Prévenir mieux qu’intervenir
L’étude s’est intéressée aux politiques à mener. La France a développé de nombreux types d’interventions avec des missions locales, les dispositifs relais, les formations spécifiques etc. Ils ont leur efficacité et sont pour beaucoup dans le recul du décrochage. Mais le rapport souligne de forts écarts de coûts (24 000 € pour chaque élève en Epide !) et parle « d’offre de formation balkanisée ».

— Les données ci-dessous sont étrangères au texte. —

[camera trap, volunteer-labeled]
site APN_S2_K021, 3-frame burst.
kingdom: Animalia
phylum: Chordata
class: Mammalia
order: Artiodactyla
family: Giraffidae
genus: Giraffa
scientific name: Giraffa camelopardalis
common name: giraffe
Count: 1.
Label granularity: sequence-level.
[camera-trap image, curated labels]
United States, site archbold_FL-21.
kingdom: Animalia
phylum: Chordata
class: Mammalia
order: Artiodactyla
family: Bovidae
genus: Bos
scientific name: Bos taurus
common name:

Mais la conférence met l’accent sur les politiques préventives. » Intervenir dès les premiers signes d’un possible décrochage quand le jeune est encore dans l’établissement est donc vital », dit N Mons. » Cet « effet-établissement » fort doit nous amener à renforcer plus encore les interventions des professionnels de l’éducation dans ce cadre. Attention au climat scolaire, identité de l’établissement, qualité de vie dans l’école, souci d’intégrer les plus jeunes à leur arrivée dans le niveau d’enseignement (en 6e, en seconde…), logiciel permettant à l’ensemble de l’équipe pédagogique de suivre efficacement les premières signes du décrochage dans l’établissement ».
Continuer les politiques
La conclusion qu’en tire N Mons c’est l’efficacité de la continuité des politiques éducatives. « C’est la continuité dans le temps des politiques scolaires qui produit des effets. Rapport après rapport, les évaluations du Cnesco le soulignent : les politiques scolaires, pour être efficaces doivent se fonder sur un consensus transpartisan et enjamber ainsi les échéances électorales. S’il est un domaine de l’enseignement scolaire qui le démontre clairement et positivement : c’est la lutte contre le décrochage scolaire. Porté par une impulsion européenne forte, ces politiques se sont déployées en France depuis 2008 dans une logique de continuité implacable, chaque gouvernement rajoutant à l’édifice réglementaire et législatif sa contribution pour parachever une politique appréhendée systématiquement et systémiquement. Pour une fois loin de tout débat idéologique stérile qui prend l’école pour otage ». Une vérité qu’il n’est pas inutile de rappeler aujourd’hui.